Schriftliche Aufgabe:
Schreib die folgenden Zeilen Wort für Wort und unverändert ab.

Gegebene Angaben:
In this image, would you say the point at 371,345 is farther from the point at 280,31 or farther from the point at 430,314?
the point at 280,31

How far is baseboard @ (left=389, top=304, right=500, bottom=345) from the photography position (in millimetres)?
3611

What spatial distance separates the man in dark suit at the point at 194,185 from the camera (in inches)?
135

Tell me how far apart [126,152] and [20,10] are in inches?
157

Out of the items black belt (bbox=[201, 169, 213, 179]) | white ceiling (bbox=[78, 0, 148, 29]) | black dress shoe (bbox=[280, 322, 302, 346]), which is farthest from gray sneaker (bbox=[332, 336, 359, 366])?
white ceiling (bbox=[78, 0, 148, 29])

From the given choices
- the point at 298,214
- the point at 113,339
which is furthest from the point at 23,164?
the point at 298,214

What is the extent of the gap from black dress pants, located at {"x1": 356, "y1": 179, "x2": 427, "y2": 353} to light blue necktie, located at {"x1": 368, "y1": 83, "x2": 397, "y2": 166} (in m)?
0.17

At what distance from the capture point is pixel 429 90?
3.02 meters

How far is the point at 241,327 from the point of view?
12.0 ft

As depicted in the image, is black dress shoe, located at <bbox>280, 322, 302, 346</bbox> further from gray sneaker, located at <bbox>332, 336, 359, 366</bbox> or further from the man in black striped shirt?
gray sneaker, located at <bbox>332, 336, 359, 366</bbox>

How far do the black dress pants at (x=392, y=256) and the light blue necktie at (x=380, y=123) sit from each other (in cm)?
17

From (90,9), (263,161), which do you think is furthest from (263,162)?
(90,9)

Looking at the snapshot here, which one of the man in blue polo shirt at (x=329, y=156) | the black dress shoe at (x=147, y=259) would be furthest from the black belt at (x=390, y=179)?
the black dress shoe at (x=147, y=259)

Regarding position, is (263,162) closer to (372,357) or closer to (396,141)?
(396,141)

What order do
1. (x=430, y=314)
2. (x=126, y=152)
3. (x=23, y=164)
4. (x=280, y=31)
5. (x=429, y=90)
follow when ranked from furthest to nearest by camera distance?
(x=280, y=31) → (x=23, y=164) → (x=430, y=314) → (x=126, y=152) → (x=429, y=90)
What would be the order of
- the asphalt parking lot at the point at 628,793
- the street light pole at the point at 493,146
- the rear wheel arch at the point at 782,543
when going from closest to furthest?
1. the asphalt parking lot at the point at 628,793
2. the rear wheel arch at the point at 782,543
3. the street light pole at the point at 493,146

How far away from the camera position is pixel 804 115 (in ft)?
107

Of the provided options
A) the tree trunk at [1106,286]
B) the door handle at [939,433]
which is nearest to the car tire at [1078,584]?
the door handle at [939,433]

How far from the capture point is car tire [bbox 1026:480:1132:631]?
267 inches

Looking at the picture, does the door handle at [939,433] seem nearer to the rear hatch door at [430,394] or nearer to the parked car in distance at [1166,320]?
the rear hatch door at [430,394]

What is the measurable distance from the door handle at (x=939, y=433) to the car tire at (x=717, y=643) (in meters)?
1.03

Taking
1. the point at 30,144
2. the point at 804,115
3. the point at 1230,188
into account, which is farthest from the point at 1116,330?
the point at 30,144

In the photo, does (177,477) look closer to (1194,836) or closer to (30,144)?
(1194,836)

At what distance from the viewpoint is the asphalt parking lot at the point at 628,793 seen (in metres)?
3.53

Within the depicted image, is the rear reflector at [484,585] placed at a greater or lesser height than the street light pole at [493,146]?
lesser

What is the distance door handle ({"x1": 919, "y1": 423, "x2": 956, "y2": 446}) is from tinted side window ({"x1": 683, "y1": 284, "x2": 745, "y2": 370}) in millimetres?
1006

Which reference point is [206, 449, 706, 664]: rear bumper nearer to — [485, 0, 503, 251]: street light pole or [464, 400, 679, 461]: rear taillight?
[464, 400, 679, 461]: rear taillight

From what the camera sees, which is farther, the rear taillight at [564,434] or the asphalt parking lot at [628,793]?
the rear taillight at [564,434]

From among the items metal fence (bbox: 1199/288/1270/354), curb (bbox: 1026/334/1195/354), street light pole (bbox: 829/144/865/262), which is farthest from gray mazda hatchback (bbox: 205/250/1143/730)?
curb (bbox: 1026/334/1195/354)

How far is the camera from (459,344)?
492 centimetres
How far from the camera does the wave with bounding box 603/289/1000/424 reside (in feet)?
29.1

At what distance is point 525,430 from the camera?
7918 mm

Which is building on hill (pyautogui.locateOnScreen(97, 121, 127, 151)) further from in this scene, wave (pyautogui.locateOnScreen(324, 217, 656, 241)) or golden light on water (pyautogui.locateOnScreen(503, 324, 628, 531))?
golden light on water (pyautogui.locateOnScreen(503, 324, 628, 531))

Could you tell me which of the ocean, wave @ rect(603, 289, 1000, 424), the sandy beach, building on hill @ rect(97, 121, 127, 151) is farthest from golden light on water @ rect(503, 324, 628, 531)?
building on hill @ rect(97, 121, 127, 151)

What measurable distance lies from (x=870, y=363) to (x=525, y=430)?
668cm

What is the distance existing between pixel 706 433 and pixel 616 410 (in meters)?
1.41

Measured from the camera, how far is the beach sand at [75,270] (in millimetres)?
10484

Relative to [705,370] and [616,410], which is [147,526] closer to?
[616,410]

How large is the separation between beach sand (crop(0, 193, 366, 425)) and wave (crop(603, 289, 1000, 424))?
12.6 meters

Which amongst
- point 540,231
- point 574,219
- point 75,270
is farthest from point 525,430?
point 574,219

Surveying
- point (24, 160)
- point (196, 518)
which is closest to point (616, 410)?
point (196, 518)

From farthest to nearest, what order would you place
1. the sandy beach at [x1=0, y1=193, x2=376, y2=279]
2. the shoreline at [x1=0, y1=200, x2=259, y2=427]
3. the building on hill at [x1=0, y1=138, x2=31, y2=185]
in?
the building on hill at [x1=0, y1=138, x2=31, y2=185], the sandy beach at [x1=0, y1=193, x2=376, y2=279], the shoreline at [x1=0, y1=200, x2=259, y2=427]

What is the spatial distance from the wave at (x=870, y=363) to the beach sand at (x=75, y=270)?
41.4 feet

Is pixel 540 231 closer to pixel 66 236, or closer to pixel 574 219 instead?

Endergebnis:
In this image, would you say the point at 371,345 is farther from the point at 280,31 or farther from the point at 430,314?
the point at 280,31

How far is baseboard @ (left=389, top=304, right=500, bottom=345) from the photography position (in millimetres)?
3611

What spatial distance separates the man in dark suit at the point at 194,185 from the camera (in inches)?
135

Tell me how far apart [126,152] and [20,10] are in inches?
157

Out of the items black belt (bbox=[201, 169, 213, 179]) | white ceiling (bbox=[78, 0, 148, 29]) | black dress shoe (bbox=[280, 322, 302, 346]), which is farthest from gray sneaker (bbox=[332, 336, 359, 366])?
white ceiling (bbox=[78, 0, 148, 29])

From the given choices
- the point at 298,214
- the point at 113,339
which is furthest from the point at 23,164?
the point at 298,214

What is the extent of the gap from black dress pants, located at {"x1": 356, "y1": 179, "x2": 427, "y2": 353} to light blue necktie, located at {"x1": 368, "y1": 83, "x2": 397, "y2": 166} (in m)?
0.17

At what distance from the capture point is pixel 429 90?
3.02 meters

How far is the point at 241,327 from the point of view?
12.0 ft

As depicted in the image, is black dress shoe, located at <bbox>280, 322, 302, 346</bbox> further from gray sneaker, located at <bbox>332, 336, 359, 366</bbox> or further from the man in black striped shirt?
gray sneaker, located at <bbox>332, 336, 359, 366</bbox>

How far do the black dress pants at (x=392, y=256) and the light blue necktie at (x=380, y=123) sit from each other (in cm)?
17

From (90,9), (263,161), which do you think is furthest from (263,162)?
(90,9)

Looking at the snapshot here, which one of the man in blue polo shirt at (x=329, y=156) | the black dress shoe at (x=147, y=259) would be furthest from the black belt at (x=390, y=179)?
the black dress shoe at (x=147, y=259)

Regarding position, is (263,162) closer to (372,357) or closer to (396,141)?
(396,141)

What order do
1. (x=430, y=314)
2. (x=126, y=152)
3. (x=23, y=164)
4. (x=280, y=31)
5. (x=429, y=90)
follow when ranked from furthest to nearest by camera distance?
(x=280, y=31) → (x=23, y=164) → (x=430, y=314) → (x=126, y=152) → (x=429, y=90)
What would be the order of
- the asphalt parking lot at the point at 628,793
- the street light pole at the point at 493,146
- the rear wheel arch at the point at 782,543
when going from closest to furthest?
1. the asphalt parking lot at the point at 628,793
2. the rear wheel arch at the point at 782,543
3. the street light pole at the point at 493,146

How far away from the camera position is pixel 804 115 (in ft)?
107

Of the provided options
A) the tree trunk at [1106,286]
B) the door handle at [939,433]
which is nearest to the car tire at [1078,584]?
the door handle at [939,433]

How far from the capture point is car tire [bbox 1026:480:1132:631]?
267 inches

Looking at the picture, does the door handle at [939,433] seem nearer to the rear hatch door at [430,394] or nearer to the parked car in distance at [1166,320]?
the rear hatch door at [430,394]

What is the measurable distance from the door handle at (x=939, y=433) to the car tire at (x=717, y=643) (in meters)?
1.03

Taking
1. the point at 30,144
2. the point at 804,115
3. the point at 1230,188
into account, which is farthest from the point at 1116,330?
the point at 30,144

In the photo, does (177,477) look closer to (1194,836) or closer to (30,144)?
(1194,836)

At what distance from the viewpoint is the asphalt parking lot at the point at 628,793 seen (in metres)?
3.53

Within the depicted image, is the rear reflector at [484,585] placed at a greater or lesser height than the street light pole at [493,146]?
lesser

What is the distance door handle ({"x1": 919, "y1": 423, "x2": 956, "y2": 446}) is from tinted side window ({"x1": 683, "y1": 284, "x2": 745, "y2": 370}) in millimetres?
1006

Which reference point is [206, 449, 706, 664]: rear bumper nearer to — [485, 0, 503, 251]: street light pole or [464, 400, 679, 461]: rear taillight?
[464, 400, 679, 461]: rear taillight

From what the camera sees, which is farther, the rear taillight at [564,434] or the asphalt parking lot at [628,793]?
the rear taillight at [564,434]

From among the items metal fence (bbox: 1199/288/1270/354), curb (bbox: 1026/334/1195/354), street light pole (bbox: 829/144/865/262), which is farthest from gray mazda hatchback (bbox: 205/250/1143/730)?
curb (bbox: 1026/334/1195/354)

How far is the camera from (459,344)?
492 centimetres
How far from the camera does the wave with bounding box 603/289/1000/424 reside (in feet)?
29.1

At what distance is point 525,430 from the camera?
7918 mm

Which is building on hill (pyautogui.locateOnScreen(97, 121, 127, 151)) further from in this scene, wave (pyautogui.locateOnScreen(324, 217, 656, 241)) or golden light on water (pyautogui.locateOnScreen(503, 324, 628, 531))?
golden light on water (pyautogui.locateOnScreen(503, 324, 628, 531))

Could you tell me which of the ocean, wave @ rect(603, 289, 1000, 424), the sandy beach, building on hill @ rect(97, 121, 127, 151) is farthest from golden light on water @ rect(503, 324, 628, 531)?
building on hill @ rect(97, 121, 127, 151)

What measurable distance lies from (x=870, y=363) to (x=525, y=430)?
668cm

What is the distance existing between pixel 706 433 and pixel 616 410 (in meters)?
1.41

Measured from the camera, how far is the beach sand at [75,270] (in millimetres)?
10484

Relative to [705,370] and [616,410], which is [147,526] closer to?
[616,410]

How large is the separation between beach sand (crop(0, 193, 366, 425)) and wave (crop(603, 289, 1000, 424))?
12.6 meters

Which amongst
- point 540,231
- point 574,219
- point 75,270
is farthest from point 525,430?
point 574,219

Surveying
- point (24, 160)
- point (196, 518)
which is closest to point (616, 410)?
point (196, 518)

From farthest to nearest, what order would you place
1. the sandy beach at [x1=0, y1=193, x2=376, y2=279]
2. the shoreline at [x1=0, y1=200, x2=259, y2=427]
3. the building on hill at [x1=0, y1=138, x2=31, y2=185]
in?
the building on hill at [x1=0, y1=138, x2=31, y2=185], the sandy beach at [x1=0, y1=193, x2=376, y2=279], the shoreline at [x1=0, y1=200, x2=259, y2=427]

What is the spatial distance from the wave at (x=870, y=363) to the beach sand at (x=75, y=270)?
41.4 feet

Is pixel 540 231 closer to pixel 66 236, or closer to pixel 574 219 instead?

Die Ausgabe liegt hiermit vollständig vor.